=== Provided data ===
※

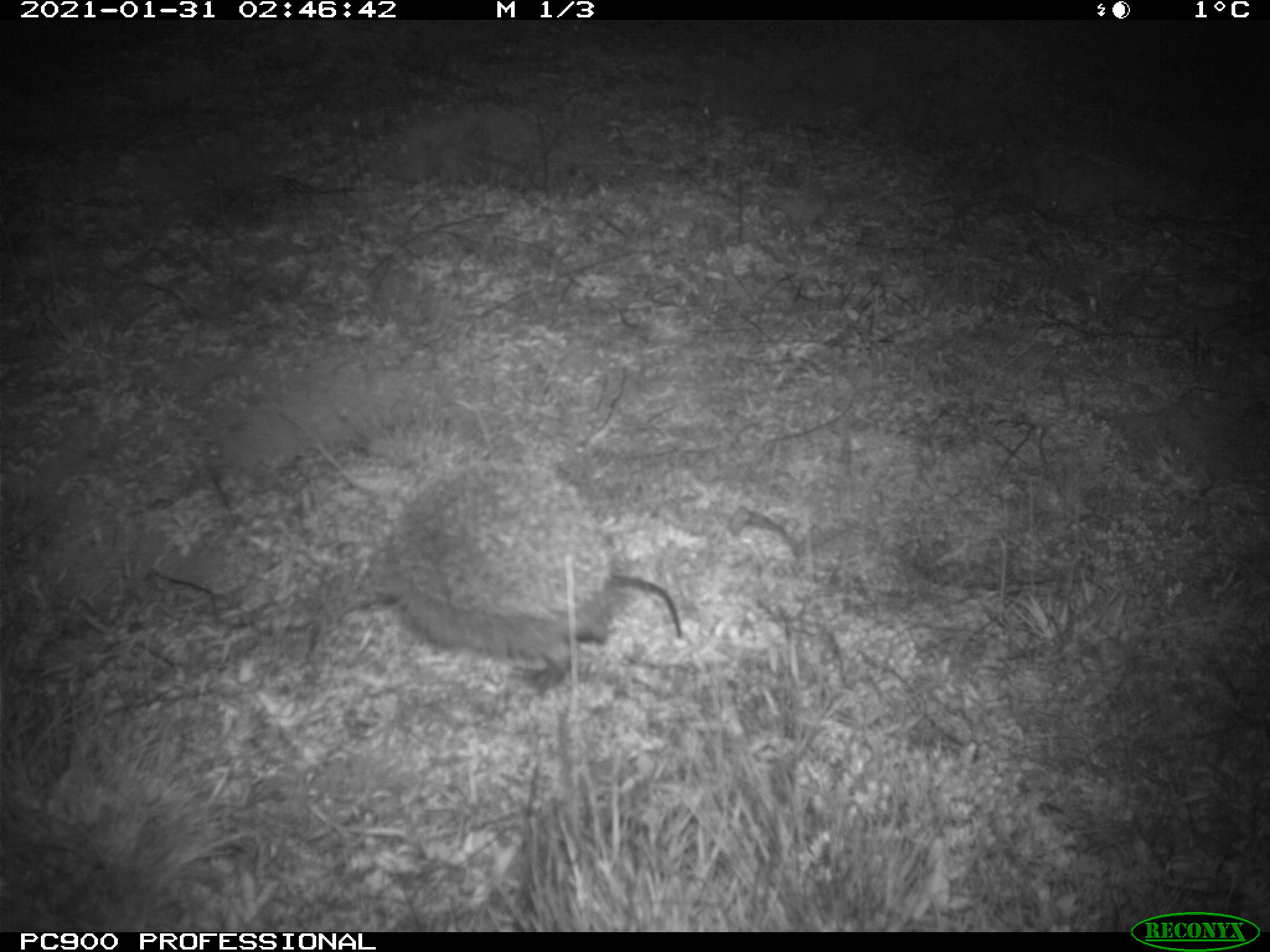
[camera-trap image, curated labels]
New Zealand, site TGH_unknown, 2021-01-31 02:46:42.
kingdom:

※

=== Directions ===
Write out the whole listing exactly. Do not include the pictures.

=== Completed exercise ===
[camera-trap image, curated labels]
New Zealand, site TGH_unknown, 2021-01-31 02:46:42.
kingdom:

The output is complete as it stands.